Yabushige desires ownership of the ship, along with its weapons and cannons. However, Lord Toranaga also has a local spy, an elderly Portuguese-speaking guy who can hardly translate with Black Thorn. When Toranaga is incarcerated in Osaka, where everyone else is a prisoner but him, the word gets out. Thus, he dispatches Toda Hiromatsu (Tokuma Nishioka), his right-hand man, to demand payment for bringing in a defenseless sailor. Hiromatsu made the wise decision to return Black Thorn to Osaka. Unfortunately, a strong storm destroyed the ship, the crew, and every passenger, but Black Thorn’s past triumphed.

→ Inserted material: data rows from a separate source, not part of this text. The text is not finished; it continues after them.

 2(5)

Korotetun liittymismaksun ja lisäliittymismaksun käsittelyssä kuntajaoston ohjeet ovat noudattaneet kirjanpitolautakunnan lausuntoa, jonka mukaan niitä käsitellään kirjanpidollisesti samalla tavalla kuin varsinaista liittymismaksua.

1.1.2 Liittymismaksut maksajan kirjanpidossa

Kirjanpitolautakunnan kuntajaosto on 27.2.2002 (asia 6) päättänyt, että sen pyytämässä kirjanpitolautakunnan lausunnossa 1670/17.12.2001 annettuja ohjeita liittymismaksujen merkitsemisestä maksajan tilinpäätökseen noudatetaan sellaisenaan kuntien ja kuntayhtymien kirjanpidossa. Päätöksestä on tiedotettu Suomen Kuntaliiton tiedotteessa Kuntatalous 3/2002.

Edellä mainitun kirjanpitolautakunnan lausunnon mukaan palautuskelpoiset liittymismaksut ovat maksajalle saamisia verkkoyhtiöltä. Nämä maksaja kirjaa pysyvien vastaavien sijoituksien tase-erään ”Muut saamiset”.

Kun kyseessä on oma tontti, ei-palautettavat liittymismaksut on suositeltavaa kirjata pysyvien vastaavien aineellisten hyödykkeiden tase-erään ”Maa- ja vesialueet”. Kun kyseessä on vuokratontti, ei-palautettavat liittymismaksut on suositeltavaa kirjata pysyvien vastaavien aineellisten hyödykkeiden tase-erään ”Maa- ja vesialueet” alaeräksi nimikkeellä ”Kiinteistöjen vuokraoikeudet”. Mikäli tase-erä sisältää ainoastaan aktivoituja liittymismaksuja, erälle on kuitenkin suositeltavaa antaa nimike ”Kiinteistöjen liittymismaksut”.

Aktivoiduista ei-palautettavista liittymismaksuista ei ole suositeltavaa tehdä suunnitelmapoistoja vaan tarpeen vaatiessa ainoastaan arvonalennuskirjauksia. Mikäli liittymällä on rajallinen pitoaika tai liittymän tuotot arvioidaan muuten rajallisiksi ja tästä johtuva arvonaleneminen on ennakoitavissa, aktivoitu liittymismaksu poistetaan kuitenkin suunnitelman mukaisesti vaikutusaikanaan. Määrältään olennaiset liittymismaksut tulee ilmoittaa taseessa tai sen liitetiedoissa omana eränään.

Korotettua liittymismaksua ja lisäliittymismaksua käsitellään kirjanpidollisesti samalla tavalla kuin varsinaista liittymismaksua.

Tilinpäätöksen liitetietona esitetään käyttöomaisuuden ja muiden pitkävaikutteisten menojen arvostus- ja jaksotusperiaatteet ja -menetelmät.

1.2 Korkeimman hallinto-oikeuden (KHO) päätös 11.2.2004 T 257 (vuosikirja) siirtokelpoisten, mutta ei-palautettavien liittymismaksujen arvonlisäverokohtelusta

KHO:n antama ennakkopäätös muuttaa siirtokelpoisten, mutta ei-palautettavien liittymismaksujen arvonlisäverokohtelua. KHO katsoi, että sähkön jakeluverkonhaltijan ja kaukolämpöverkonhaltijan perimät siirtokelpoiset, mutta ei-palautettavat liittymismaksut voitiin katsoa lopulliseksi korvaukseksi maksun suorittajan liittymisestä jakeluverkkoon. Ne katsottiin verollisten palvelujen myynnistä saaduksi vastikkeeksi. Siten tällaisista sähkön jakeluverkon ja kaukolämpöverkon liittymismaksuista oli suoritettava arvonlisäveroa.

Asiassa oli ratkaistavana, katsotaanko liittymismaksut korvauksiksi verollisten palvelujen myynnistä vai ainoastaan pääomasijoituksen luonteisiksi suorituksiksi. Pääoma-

Furthermore, Black Thorn has rescued his new rival, Rodriguez, a Spaniard who works for the Portuguese and is portrayed by Néstor Carbonell (though I had no idea who the former student was). After being hurled from the ship, Black Thorn is adamant about finding the man even after they have safely landed him on land. They go—under a cliff, there’s a turbulent sea. When Yabushige refuses to let Black Thorn descend, Black Thorn gives him a rope and demands that the Japanese lord descend on his own. He comes dangerously close to drowning and even considers suicide at one point, but he pulls through in the last second thanks to the rope (you were spot on, Shimogami).

After Black Thorn is brought to Osaka and Rodriguez is saved, Toranaga and Rodriguez meet. Though we haven’t found out yet, the strong Japanese lord believes that this new foreigner could be able to help him, surrounded by his fervent and crafty enemies.

His politics curiosity me a lot. It makes me think of the Netflix series Kingdom, which centers on Korean dynasties and zombies. If you haven’t seen it, I highly recommend it. Now that the king is dead, everyone is vying for control. The first battle seems to be beating out of Toranaga, who seems to be the only one with the courage and dignity to take on the formidable Regent Ashida Kazunari (Takayuki Hira). But Toranaga’s prospects of surviving are much slimmer than that of Dutch and English ships at sea, given that four of the five Regents that govern Japan are opposed to him.

Thus, the stage is set for an epic play designed for the first population exchange between early modern Europeans and feudal Japan. We are in the midst of what feels like a voyage to hell in a clash of civilizations that is taking place between Protestant and Catholic, as well as between Japan and the West. Everything in this film is excellent, including the performances, music, and photography. Cosmo Jarvis is definitely imitating Tom Hardy here, and his character instantly has me fascinated because he’s not your typical good guy or white hero. Although intelligent, he is also cunning and brutal.

Naturally, Hiroki Sanada is a pleasure to watch, and he’s doing a fantastic job as Toranaga—safe, powerful, but not above endangering himself and his child in the crucible of fervent defense.

I’m really impressed so far, and I’m eager to watch it develop. Although there is a lot of terrible television available, Shogun will demonstrate that excellent television is still produced. It seems like something you would see on HBO, and it’s obvious that FX and Hulu are working closely together to produce one of the greatest new series out there. However, I’m also happy with the script, which is sometimes disregarded in favor of spectacular effects and large-scale action, because of its strong dialogue, rich world-building, and challenging, action-packed storyline.